There are several reports in the literature on resistance of anaerobic bacteria against antimicrobial agents. Therefore, 231 anaerobic strains of various bacterial genera, isolated from clinical specimens during fall 1984, were tested for susceptibility to antimicrobial agents active against anaerobic bacteria. Whereas 23% of the Bacteroides species not belonging to the B. fragilis group were resistant to penicillin, the anaerobic bacteria were still susceptible to chloramphenicol, clindamycin and the nitroimidazoles. The resistance rate against the various new beta-lactam antibiotics was comparable to results of other studies. Due to the increasing resistance it is recommended that the susceptibility of clinically important anaerobes be tested by appropriate techniques. The agar diffusion test must not be used due to unreliable results. Instead, the minimal inhibitory concentration should be determined or the "broth-disk" test performed.
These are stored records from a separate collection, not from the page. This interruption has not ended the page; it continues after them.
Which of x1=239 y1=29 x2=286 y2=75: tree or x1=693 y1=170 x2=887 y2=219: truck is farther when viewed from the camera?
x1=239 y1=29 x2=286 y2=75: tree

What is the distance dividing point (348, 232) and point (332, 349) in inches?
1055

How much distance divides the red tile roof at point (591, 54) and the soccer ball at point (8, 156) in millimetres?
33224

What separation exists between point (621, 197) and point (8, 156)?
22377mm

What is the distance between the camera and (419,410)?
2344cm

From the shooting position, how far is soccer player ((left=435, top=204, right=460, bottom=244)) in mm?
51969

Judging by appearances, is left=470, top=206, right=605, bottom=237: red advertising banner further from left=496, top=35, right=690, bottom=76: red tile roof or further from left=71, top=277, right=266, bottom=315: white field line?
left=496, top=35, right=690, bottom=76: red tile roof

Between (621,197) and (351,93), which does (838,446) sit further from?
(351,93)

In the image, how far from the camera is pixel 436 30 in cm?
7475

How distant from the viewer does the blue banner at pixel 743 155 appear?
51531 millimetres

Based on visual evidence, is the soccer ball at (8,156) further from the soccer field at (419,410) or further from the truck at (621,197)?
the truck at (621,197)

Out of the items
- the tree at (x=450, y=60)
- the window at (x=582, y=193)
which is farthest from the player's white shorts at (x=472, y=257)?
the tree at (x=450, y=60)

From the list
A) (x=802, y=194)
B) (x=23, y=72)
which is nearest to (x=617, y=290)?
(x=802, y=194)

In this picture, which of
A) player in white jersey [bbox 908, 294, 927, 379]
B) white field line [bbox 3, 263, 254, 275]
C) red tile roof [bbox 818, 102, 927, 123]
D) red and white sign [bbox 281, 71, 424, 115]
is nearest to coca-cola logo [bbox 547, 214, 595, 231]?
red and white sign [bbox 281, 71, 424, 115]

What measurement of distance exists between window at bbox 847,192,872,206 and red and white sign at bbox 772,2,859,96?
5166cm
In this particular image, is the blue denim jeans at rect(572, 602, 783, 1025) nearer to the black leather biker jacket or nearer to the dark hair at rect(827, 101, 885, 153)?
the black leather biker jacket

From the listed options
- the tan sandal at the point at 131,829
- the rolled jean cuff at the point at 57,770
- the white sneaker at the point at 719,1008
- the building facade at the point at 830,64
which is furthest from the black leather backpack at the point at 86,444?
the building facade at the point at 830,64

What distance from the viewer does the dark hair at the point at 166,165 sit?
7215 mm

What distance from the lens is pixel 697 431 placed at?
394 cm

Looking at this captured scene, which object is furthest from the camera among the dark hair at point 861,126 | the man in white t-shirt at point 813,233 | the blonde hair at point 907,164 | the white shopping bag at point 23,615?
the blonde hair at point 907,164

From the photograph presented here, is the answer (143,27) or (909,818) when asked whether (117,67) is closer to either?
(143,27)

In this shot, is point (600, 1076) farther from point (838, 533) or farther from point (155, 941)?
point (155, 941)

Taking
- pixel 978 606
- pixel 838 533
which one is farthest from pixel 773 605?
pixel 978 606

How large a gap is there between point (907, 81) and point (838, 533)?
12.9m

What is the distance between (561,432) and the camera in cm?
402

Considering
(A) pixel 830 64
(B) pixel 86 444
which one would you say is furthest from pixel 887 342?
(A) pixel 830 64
Transferable resistance to clindamycin, erythromycin, and tetracycline in Clostridium difficile.

Resistance to clindamycin, erythromycin, and streptogramins in Clostridium difficile could be transferred to a susceptible strain by mixed culture at low frequencies (1 x 10(-8) to 4 - 10(-8) per donor cell). Transfer of tetracycline resistance occurred at frequencies of 3 x 10(-7) to 5 x 10(-7). No plasmid DNA involved in these transfers could be detected.

Investigation of an outbreak of antibiotic-associated colitis by various typing methods.

During an outbreak of diarrheal disease due to Clostridium difficile in a surgical ward, 16 C. difficile isolates were cultured from fecal samples of 15 patients. Agarose gel electrophoresis for the detection of plasmid DNA, crossed immunoelectrophoresis for the detection of extracellular antigens and toxins, polyacrylamide gel electrophoresis for analyses of soluble proteins, assays for cytotoxicity, and a comparison of susceptibility to antimicrobial agents were employed. At least 12 of the 16 isolates were shown to be phenotypically the same strain. These findings suggest that in a hospital setting, diarrhea and pseudomembranous colitis caused by C. difficile can be of nosocomial origin and that they can spread from patient to patient.